Left ventricular (LV) infarct size affects prognosis after acute myocardial infarction (AMI). Delayed enhancement cardiac magnetic resonance (DE-CMR) provides accurate infarct quantification but is unavailable or contraindicated in many patients. This study tested whether simple electrocardiography (ECG) parameters can stratify LV infarct size. One hundred fifty-two patients with AMI underwent DE-CMR and serial 12-lead ECG. Electrocardiograms were quantitatively analyzed for multiple aspects of Q-wave morphology, including duration, amplitude, and geometric area (QWAr) summed across all leads except aVR. Patients with pathologic Q waves had larger infarcts measured by DE-CMR or enzymes (both p <0.001), even after controlling for infarct distribution by CMR or x-ray angiography. Comparison between early (4 ± 0.4 days after AMI) and follow-up (29 ± 6 days) ECG demonstrated temporal reductions in Q-wave amplitude (1.8 ± 1.4 vs 1.6 ± 1.6 mV; p = 0.03) but not QWAr (41 ± 38 vs 39 ± 43 mV•ms; p = 0.29). At both times, QWAr augmented stepwise with DE-CMR quantified infarct size (p <0.001). QWAr increased markedly at 10% LV infarct threshold, with differences more than threefold on early ECG (59 ± 39 vs 18 ± 20 mV•ms; p <0.001) and nearly fivefold (59 ± 46 vs 13 ± 16 mV•ms; p <0.001) on follow-up. Diagnostic performance compared with a 10% infarction cutoff was good on early (area under the curve = 0.84) and follow-up (area under the curve = 0.87) ECG. Optimization of sensitivity (95% to 98%) enabled QWAr to exclude affected patients with 90% to 94% negative predictive value at each time point. In conclusion, LV infarct size is accompanied by stepwise increments in Q-wave morphology, with QWAr increased three- to fivefold at a threshold of 10% LV infarction. Stratification based on QWAr provides excellent negative predictive value for exclusion of large (≥10%) LV infarct burden.

# [WHAT YOU WILL DO]
Using the abstract on Q-wave area after myocardial infarction, answer each question briefly.
(a) How many patients with AMI underwent DE-CMR and serial 12-lead ECG?
(b) Which lead was left out when Q-wave morphology was summed across leads?
(c) What negative predictive value did QWAr reach once sensitivity was optimized?
The data below are separate material and unrelated to the abstract on Q-wave area after myocardial infarction.

# [EXERCISE DATA]
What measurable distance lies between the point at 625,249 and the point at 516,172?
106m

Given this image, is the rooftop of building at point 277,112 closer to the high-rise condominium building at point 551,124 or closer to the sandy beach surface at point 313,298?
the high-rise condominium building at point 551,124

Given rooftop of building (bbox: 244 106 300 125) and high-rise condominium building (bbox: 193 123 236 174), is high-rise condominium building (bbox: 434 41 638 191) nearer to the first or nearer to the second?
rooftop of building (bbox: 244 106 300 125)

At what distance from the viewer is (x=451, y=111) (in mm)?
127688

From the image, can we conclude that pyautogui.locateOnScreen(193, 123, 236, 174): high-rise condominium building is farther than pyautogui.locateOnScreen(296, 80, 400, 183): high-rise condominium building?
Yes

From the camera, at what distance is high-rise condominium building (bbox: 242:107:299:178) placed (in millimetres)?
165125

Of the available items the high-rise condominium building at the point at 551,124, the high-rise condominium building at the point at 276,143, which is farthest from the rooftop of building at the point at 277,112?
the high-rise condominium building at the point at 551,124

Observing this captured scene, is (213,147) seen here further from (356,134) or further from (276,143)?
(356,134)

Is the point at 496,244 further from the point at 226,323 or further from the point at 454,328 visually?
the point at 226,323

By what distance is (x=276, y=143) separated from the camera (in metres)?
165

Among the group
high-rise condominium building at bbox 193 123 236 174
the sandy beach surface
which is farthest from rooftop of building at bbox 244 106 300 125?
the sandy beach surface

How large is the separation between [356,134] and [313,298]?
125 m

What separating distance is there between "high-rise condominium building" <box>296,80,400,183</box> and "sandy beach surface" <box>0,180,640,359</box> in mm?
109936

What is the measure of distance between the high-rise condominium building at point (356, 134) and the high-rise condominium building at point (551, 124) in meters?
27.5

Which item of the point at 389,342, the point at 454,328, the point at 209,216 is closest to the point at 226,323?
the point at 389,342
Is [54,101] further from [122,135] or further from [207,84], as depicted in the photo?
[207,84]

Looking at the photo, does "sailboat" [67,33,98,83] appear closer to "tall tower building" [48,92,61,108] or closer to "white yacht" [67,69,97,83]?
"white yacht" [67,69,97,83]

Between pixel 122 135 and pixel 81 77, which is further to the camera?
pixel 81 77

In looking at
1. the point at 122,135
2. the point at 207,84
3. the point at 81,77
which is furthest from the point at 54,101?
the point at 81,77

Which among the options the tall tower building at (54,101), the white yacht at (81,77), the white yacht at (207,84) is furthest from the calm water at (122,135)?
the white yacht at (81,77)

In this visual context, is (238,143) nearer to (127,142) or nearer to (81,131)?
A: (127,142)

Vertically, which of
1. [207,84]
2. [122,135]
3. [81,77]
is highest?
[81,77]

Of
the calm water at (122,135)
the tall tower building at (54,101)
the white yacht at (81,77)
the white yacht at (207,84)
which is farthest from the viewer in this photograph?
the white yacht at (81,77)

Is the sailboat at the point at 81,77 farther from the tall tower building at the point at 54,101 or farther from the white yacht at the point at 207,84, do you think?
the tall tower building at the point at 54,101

# [FINISHED TASK]
(a) One hundred fifty-two patients.
(b) Lead aVR.
(c) 90% to 94% at each time point.